▶ What you are asked to do
Rewrite the stretch of the material from its start through the line containing "2.78 meters" as a Markdown table with the columns No. and Line. Skip blank lines and leave the pictures out.

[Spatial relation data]
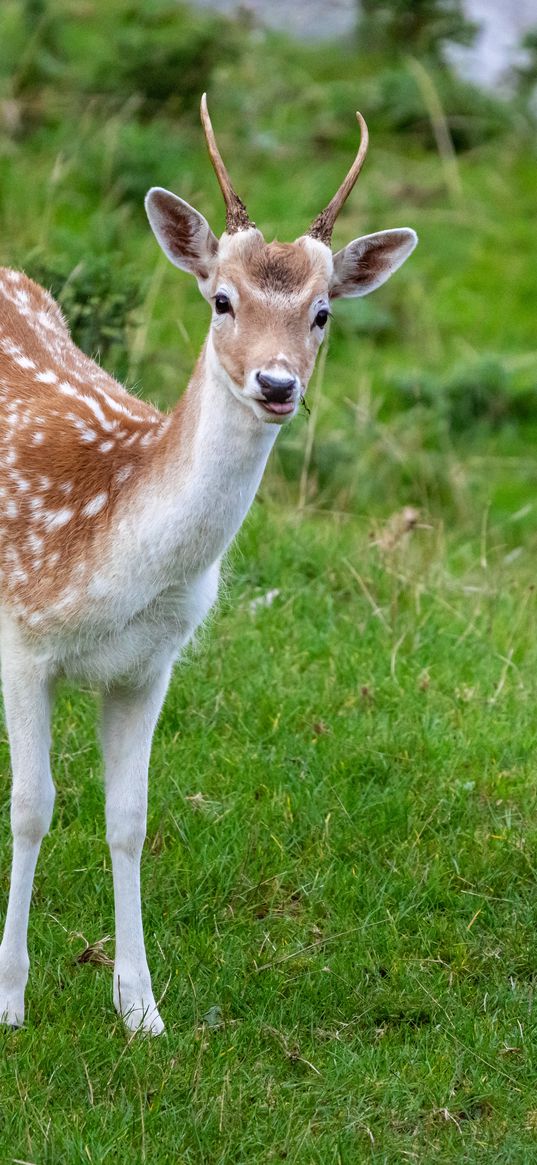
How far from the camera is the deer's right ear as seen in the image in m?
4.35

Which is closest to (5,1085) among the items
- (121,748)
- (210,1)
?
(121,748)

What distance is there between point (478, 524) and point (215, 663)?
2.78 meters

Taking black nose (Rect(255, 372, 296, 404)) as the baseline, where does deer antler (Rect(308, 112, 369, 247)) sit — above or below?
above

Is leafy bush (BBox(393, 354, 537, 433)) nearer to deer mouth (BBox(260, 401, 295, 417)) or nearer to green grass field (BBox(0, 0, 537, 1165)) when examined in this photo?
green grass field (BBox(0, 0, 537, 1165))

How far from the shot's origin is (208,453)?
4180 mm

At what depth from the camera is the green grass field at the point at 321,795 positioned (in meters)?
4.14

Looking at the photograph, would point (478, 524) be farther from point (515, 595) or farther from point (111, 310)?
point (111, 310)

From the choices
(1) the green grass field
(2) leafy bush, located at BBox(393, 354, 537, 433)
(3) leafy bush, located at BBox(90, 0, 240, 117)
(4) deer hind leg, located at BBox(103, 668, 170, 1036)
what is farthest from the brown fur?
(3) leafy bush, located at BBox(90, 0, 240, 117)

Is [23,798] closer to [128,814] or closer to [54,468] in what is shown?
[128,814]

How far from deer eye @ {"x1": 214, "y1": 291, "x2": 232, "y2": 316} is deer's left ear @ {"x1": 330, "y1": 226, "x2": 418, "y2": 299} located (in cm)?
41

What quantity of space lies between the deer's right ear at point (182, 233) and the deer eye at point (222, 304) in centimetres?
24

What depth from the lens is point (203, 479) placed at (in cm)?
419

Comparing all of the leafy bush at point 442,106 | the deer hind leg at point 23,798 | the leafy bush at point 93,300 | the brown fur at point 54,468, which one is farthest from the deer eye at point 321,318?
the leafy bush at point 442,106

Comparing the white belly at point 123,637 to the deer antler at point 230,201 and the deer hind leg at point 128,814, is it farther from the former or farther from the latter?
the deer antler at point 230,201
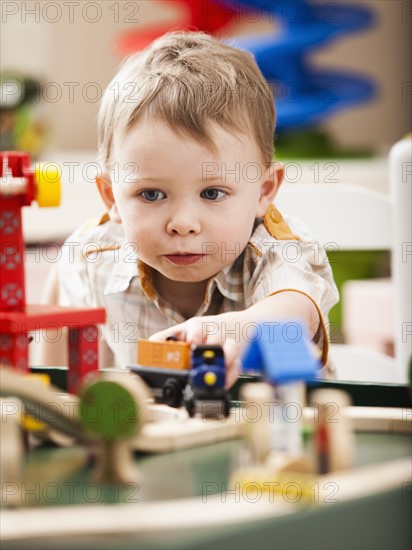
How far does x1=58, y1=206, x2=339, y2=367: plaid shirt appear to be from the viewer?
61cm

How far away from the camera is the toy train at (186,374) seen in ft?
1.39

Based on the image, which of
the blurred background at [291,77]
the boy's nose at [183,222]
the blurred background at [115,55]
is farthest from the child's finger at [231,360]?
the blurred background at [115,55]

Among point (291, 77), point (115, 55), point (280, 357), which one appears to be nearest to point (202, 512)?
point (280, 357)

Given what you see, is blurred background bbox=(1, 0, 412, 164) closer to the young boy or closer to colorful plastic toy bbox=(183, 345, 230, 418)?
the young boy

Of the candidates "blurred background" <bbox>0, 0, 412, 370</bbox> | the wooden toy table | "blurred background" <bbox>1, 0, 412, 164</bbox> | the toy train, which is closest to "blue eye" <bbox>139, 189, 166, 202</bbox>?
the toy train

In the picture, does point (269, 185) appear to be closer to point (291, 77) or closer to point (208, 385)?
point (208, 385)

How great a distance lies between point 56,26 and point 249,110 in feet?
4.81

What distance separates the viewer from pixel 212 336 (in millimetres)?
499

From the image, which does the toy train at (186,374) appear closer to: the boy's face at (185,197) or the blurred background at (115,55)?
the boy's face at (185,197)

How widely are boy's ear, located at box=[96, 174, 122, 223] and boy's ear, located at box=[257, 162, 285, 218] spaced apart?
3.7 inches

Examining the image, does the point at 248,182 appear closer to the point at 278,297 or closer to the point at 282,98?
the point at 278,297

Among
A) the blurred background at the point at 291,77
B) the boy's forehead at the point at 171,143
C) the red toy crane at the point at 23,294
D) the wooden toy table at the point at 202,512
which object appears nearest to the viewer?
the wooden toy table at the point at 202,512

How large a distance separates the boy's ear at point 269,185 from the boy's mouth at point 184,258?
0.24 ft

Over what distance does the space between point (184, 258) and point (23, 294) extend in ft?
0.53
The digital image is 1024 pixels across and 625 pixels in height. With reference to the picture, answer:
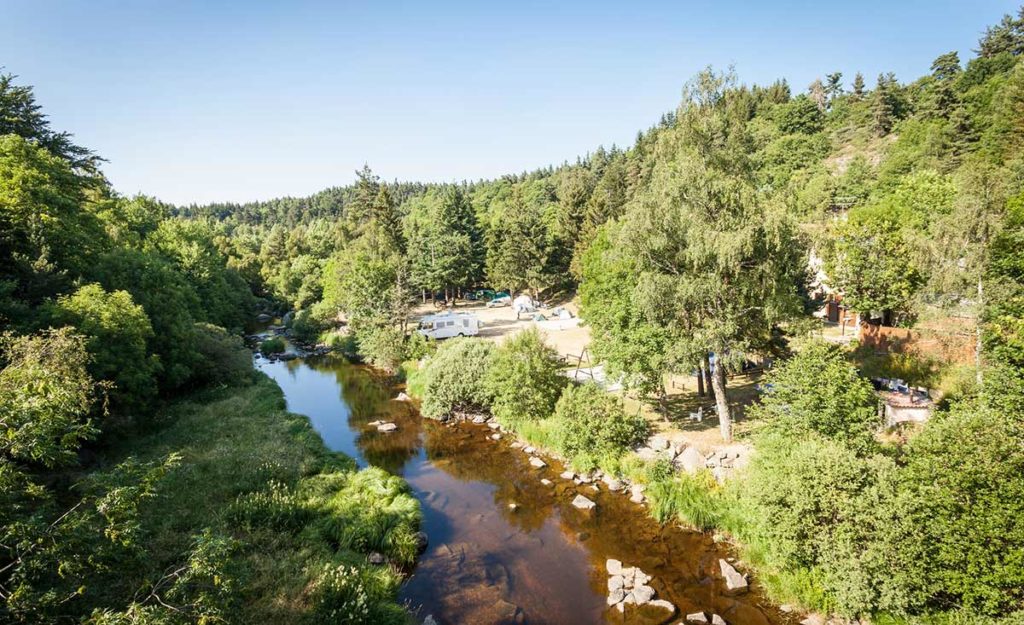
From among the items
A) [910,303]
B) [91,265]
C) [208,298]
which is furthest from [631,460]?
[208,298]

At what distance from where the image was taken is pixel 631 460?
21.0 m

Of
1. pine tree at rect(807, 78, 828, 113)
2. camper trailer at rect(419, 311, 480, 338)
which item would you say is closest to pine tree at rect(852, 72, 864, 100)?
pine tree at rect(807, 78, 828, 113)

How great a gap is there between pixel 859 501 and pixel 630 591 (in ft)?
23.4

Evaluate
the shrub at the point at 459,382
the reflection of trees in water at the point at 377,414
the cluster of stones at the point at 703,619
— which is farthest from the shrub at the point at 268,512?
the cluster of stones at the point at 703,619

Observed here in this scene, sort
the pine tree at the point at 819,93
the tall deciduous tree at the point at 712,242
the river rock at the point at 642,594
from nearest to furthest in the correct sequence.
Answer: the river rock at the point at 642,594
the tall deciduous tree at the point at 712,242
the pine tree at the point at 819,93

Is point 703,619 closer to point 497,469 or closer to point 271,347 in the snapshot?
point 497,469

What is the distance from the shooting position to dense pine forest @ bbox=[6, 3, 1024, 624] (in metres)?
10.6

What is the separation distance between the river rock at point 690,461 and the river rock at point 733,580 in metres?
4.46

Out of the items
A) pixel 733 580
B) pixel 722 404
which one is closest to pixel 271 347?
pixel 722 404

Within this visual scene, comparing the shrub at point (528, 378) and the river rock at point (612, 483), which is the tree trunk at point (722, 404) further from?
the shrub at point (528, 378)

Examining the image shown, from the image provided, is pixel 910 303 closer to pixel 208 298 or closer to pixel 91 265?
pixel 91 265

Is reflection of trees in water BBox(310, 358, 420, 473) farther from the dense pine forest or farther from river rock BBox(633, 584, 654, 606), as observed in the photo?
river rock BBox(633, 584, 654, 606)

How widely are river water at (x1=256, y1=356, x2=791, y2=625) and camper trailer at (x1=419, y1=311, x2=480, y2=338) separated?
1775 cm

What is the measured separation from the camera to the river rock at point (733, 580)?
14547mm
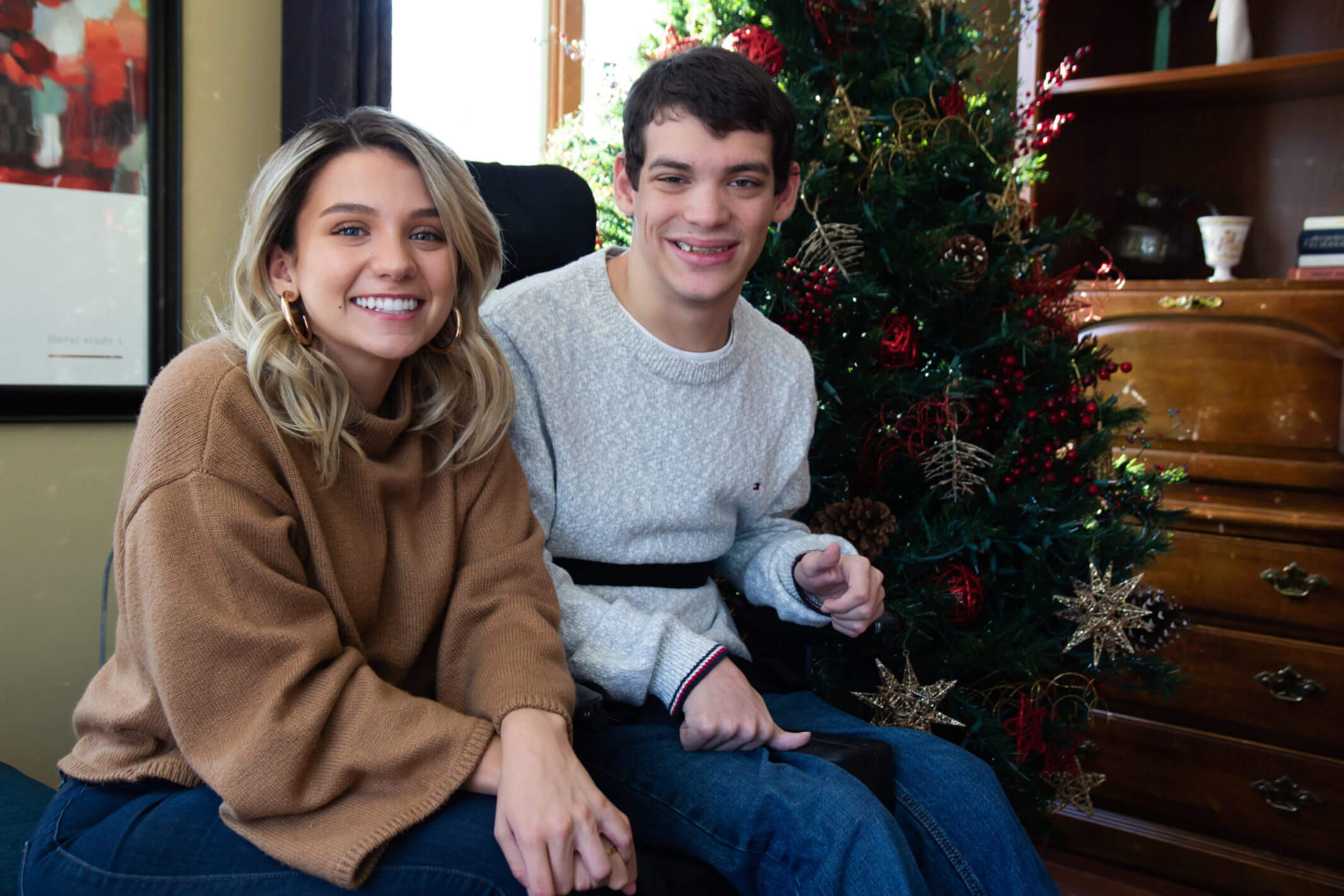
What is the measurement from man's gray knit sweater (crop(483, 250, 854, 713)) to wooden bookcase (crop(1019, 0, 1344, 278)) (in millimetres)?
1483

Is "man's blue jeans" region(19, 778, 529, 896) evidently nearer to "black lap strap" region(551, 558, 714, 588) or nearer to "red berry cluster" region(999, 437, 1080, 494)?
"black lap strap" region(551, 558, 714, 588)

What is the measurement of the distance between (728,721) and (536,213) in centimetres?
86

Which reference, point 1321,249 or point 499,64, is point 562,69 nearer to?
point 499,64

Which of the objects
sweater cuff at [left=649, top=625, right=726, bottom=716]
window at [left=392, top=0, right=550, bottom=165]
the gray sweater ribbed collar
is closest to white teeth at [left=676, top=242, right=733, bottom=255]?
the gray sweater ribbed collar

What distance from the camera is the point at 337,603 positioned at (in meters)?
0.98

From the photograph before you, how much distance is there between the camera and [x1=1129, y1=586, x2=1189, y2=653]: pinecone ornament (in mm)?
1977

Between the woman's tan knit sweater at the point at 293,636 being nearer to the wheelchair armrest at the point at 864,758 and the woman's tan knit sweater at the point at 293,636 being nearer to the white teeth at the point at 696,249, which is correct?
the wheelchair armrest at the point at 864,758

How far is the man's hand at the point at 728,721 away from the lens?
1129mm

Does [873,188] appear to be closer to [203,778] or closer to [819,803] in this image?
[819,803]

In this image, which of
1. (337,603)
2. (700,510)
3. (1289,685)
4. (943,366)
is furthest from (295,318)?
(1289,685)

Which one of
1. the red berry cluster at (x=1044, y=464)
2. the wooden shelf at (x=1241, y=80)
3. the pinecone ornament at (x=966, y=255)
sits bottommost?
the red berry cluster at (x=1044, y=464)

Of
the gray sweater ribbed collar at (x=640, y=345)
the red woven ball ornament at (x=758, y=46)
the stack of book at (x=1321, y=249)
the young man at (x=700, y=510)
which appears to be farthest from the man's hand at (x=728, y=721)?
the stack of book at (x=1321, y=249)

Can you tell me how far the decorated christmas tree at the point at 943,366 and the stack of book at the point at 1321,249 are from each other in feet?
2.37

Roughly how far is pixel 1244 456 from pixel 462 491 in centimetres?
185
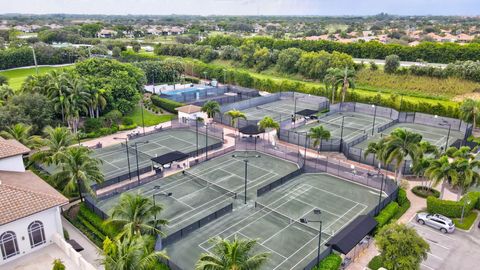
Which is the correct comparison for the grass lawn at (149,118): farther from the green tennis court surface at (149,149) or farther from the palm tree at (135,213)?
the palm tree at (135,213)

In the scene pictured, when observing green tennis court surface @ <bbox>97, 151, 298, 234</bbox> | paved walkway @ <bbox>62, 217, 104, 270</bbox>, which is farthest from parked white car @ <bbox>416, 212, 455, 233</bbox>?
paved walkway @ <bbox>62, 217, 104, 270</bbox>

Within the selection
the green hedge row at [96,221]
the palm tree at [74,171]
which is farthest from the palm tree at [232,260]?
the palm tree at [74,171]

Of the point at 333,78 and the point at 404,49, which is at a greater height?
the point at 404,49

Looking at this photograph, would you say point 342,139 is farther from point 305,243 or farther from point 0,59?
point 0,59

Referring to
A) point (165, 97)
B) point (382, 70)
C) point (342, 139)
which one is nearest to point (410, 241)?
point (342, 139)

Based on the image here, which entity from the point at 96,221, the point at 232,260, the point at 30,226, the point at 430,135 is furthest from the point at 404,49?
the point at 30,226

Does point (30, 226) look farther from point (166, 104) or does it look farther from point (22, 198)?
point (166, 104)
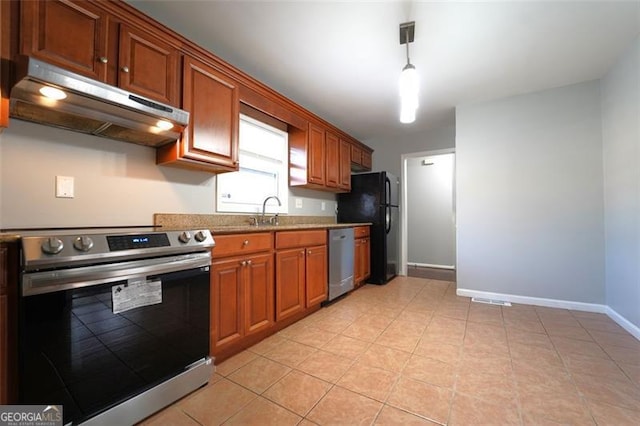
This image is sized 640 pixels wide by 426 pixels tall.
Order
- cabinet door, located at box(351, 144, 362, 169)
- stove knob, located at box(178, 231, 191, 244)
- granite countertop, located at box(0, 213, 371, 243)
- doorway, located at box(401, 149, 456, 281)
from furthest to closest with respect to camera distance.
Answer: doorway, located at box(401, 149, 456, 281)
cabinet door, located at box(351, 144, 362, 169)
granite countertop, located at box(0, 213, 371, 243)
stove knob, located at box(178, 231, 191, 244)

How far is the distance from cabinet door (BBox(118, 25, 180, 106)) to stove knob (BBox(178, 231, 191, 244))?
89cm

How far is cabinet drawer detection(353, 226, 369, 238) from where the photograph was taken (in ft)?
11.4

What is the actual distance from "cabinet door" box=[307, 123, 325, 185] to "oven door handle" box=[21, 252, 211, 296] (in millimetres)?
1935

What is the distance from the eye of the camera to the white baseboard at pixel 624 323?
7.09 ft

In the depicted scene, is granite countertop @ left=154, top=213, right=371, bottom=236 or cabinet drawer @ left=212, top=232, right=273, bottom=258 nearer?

▶ Worked solution
| No. | Line |
|---|---|
| 1 | How far from the camera is the deer's right ear as seen in the image in m? |
| 2 | 4.35 |
| 3 | Which is closest to (5,1085) among the items |
| 4 | - (121,748) |
| 5 | - (210,1) |
| 6 | ? |
| 7 | (121,748) |
| 8 | What distance is there between point (478, 524) and point (215, 663)? |
| 9 | 2.78 meters |